Data for review
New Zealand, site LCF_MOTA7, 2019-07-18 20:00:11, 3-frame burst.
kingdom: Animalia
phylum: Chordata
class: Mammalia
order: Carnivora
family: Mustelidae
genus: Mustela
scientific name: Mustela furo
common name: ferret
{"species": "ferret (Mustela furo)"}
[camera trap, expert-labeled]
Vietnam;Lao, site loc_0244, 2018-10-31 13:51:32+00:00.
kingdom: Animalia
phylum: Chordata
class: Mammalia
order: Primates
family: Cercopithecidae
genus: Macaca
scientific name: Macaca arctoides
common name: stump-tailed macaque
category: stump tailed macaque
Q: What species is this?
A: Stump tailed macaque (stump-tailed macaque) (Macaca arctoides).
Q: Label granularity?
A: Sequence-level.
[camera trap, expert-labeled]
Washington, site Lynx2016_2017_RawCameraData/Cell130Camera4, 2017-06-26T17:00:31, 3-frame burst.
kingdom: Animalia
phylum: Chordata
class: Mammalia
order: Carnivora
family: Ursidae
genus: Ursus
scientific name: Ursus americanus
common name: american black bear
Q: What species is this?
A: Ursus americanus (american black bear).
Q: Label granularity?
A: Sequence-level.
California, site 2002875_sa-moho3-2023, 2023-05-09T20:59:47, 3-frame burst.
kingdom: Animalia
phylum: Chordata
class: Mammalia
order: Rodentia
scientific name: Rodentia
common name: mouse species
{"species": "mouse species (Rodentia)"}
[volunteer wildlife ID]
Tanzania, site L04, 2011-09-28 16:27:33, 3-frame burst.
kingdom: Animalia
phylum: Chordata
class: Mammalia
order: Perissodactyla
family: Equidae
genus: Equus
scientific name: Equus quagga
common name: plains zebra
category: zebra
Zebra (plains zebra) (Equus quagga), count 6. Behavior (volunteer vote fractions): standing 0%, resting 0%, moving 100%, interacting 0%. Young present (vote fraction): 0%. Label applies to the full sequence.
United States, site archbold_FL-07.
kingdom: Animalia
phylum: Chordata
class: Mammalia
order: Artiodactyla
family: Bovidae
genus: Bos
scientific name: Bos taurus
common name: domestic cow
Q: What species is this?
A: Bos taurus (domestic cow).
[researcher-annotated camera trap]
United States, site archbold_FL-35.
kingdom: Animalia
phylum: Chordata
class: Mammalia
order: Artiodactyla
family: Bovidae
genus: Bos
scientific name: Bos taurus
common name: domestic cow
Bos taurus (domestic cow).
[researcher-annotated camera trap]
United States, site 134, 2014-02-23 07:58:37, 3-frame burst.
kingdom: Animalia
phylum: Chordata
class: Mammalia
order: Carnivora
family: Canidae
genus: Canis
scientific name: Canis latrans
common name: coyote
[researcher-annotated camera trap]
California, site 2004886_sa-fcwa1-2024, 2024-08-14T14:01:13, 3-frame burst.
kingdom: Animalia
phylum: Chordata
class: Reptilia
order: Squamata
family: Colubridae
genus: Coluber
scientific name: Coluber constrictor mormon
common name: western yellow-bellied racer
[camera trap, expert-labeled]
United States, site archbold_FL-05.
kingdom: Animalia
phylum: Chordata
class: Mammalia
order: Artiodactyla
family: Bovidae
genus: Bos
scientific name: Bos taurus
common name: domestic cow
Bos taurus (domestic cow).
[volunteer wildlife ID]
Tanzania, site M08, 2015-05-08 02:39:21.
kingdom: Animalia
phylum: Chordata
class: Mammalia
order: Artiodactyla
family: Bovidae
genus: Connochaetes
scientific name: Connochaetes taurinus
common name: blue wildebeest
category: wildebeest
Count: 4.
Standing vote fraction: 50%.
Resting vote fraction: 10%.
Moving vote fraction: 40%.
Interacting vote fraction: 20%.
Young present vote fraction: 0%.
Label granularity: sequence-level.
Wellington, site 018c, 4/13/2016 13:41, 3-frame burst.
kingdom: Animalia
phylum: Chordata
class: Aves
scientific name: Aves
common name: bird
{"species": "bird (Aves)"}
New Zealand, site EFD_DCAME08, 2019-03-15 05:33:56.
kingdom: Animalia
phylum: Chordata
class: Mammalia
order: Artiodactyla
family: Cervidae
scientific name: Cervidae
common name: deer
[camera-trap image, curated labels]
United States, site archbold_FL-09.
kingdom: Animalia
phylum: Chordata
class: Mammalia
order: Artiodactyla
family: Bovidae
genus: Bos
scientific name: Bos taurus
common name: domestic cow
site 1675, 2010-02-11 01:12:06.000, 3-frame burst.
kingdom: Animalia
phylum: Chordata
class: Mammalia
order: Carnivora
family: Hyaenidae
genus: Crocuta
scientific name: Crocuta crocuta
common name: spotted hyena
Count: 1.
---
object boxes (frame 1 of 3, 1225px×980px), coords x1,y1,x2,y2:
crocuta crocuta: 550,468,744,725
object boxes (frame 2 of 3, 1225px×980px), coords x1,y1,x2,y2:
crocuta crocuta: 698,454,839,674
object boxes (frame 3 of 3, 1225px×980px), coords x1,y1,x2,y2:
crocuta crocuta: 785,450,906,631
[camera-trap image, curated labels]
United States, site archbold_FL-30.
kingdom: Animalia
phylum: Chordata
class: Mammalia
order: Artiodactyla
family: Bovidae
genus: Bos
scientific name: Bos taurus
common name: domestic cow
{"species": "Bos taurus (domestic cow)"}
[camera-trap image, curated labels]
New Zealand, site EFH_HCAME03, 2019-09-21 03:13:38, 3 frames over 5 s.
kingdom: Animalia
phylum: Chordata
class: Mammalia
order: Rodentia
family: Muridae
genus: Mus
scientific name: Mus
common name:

Task details
An exact copy of every line above is needed.

Expected output
New Zealand, site LCF_MOTA7, 2019-07-18 20:00:11, 3-frame burst.
kingdom: Animalia
phylum: Chordata
class: Mammalia
order: Carnivora
family: Mustelidae
genus: Mustela
scientific name: Mustela furo
common name: ferret
{"species": "ferret (Mustela furo)"}
[camera trap, expert-labeled]
Vietnam;Lao, site loc_0244, 2018-10-31 13:51:32+00:00.
kingdom: Animalia
phylum: Chordata
class: Mammalia
order: Primates
family: Cercopithecidae
genus: Macaca
scientific name: Macaca arctoides
common name: stump-tailed macaque
category: stump tailed macaque
Q: What species is this?
A: Stump tailed macaque (stump-tailed macaque) (Macaca arctoides).
Q: Label granularity?
A: Sequence-level.
[camera trap, expert-labeled]
Washington, site Lynx2016_2017_RawCameraData/Cell130Camera4, 2017-06-26T17:00:31, 3-frame burst.
kingdom: Animalia
phylum: Chordata
class: Mammalia
order: Carnivora
family: Ursidae
genus: Ursus
scientific name: Ursus americanus
common name: american black bear
Q: What species is this?
A: Ursus americanus (american black bear).
Q: Label granularity?
A: Sequence-level.
California, site 2002875_sa-moho3-2023, 2023-05-09T20:59:47, 3-frame burst.
kingdom: Animalia
phylum: Chordata
class: Mammalia
order: Rodentia
scientific name: Rodentia
common name: mouse species
{"species": "mouse species (Rodentia)"}
[volunteer wildlife ID]
Tanzania, site L04, 2011-09-28 16:27:33, 3-frame burst.
kingdom: Animalia
phylum: Chordata
class: Mammalia
order: Perissodactyla
family: Equidae
genus: Equus
scientific name: Equus quagga
common name: plains zebra
category: zebra
Zebra (plains zebra) (Equus quagga), count 6. Behavior (volunteer vote fractions): standing 0%, resting 0%, moving 100%, interacting 0%. Young present (vote fraction): 0%. Label applies to the full sequence.
United States, site archbold_FL-07.
kingdom: Animalia
phylum: Chordata
class: Mammalia
order: Artiodactyla
family: Bovidae
genus: Bos
scientific name: Bos taurus
common name: domestic cow
Q: What species is this?
A: Bos taurus (domestic cow).
[researcher-annotated camera trap]
United States, site archbold_FL-35.
kingdom: Animalia
phylum: Chordata
class: Mammalia
order: Artiodactyla
family: Bovidae
genus: Bos
scientific name: Bos taurus
common name: domestic cow
Bos taurus (domestic cow).
[researcher-annotated camera trap]
United States, site 134, 2014-02-23 07:58:37, 3-frame burst.
kingdom: Animalia
phylum: Chordata
class: Mammalia
order: Carnivora
family: Canidae
genus: Canis
scientific name: Canis latrans
common name: coyote
[researcher-annotated camera trap]
California, site 2004886_sa-fcwa1-2024, 2024-08-14T14:01:13, 3-frame burst.
kingdom: Animalia
phylum: Chordata
class: Reptilia
order: Squamata
family: Colubridae
genus: Coluber
scientific name: Coluber constrictor mormon
common name: western yellow-bellied racer
[camera trap, expert-labeled]
United States, site archbold_FL-05.
kingdom: Animalia
phylum: Chordata
class: Mammalia
order: Artiodactyla
family: Bovidae
genus: Bos
scientific name: Bos taurus
common name: domestic cow
Bos taurus (domestic cow).
[volunteer wildlife ID]
Tanzania, site M08, 2015-05-08 02:39:21.
kingdom: Animalia
phylum: Chordata
class: Mammalia
order: Artiodactyla
family: Bovidae
genus: Connochaetes
scientific name: Connochaetes taurinus
common name: blue wildebeest
category: wildebeest
Count: 4.
Standing vote fraction: 50%.
Resting vote fraction: 10%.
Moving vote fraction: 40%.
Interacting vote fraction: 20%.
Young present vote fraction: 0%.
Label granularity: sequence-level.
Wellington, site 018c, 4/13/2016 13:41, 3-frame burst.
kingdom: Animalia
phylum: Chordata
class: Aves
scientific name: Aves
common name: bird
{"species": "bird (Aves)"}
New Zealand, site EFD_DCAME08, 2019-03-15 05:33:56.
kingdom: Animalia
phylum: Chordata
class: Mammalia
order: Artiodactyla
family: Cervidae
scientific name: Cervidae
common name: deer
[camera-trap image, curated labels]
United States, site archbold_FL-09.
kingdom: Animalia
phylum: Chordata
class: Mammalia
order: Artiodactyla
family: Bovidae
genus: Bos
scientific name: Bos taurus
common name: domestic cow
site 1675, 2010-02-11 01:12:06.000, 3-frame burst.
kingdom: Animalia
phylum: Chordata
class: Mammalia
order: Carnivora
family: Hyaenidae
genus: Crocuta
scientific name: Crocuta crocuta
common name: spotted hyena
Count: 1.
---
object boxes (frame 1 of 3, 1225px×980px), coords x1,y1,x2,y2:
crocuta crocuta: 550,468,744,725
object boxes (frame 2 of 3, 1225px×980px), coords x1,y1,x2,y2:
crocuta crocuta: 698,454,839,674
object boxes (frame 3 of 3, 1225px×980px), coords x1,y1,x2,y2:
crocuta crocuta: 785,450,906,631
[camera-trap image, curated labels]
United States, site archbold_FL-30.
kingdom: Animalia
phylum: Chordata
class: Mammalia
order: Artiodactyla
family: Bovidae
genus: Bos
scientific name: Bos taurus
common name: domestic cow
{"species": "Bos taurus (domestic cow)"}
[camera-trap image, curated labels]
New Zealand, site EFH_HCAME03, 2019-09-21 03:13:38, 3 frames over 5 s.
kingdom: Animalia
phylum: Chordata
class: Mammalia
order: Rodentia
family: Muridae
genus: Mus
scientific name: Mus
common name:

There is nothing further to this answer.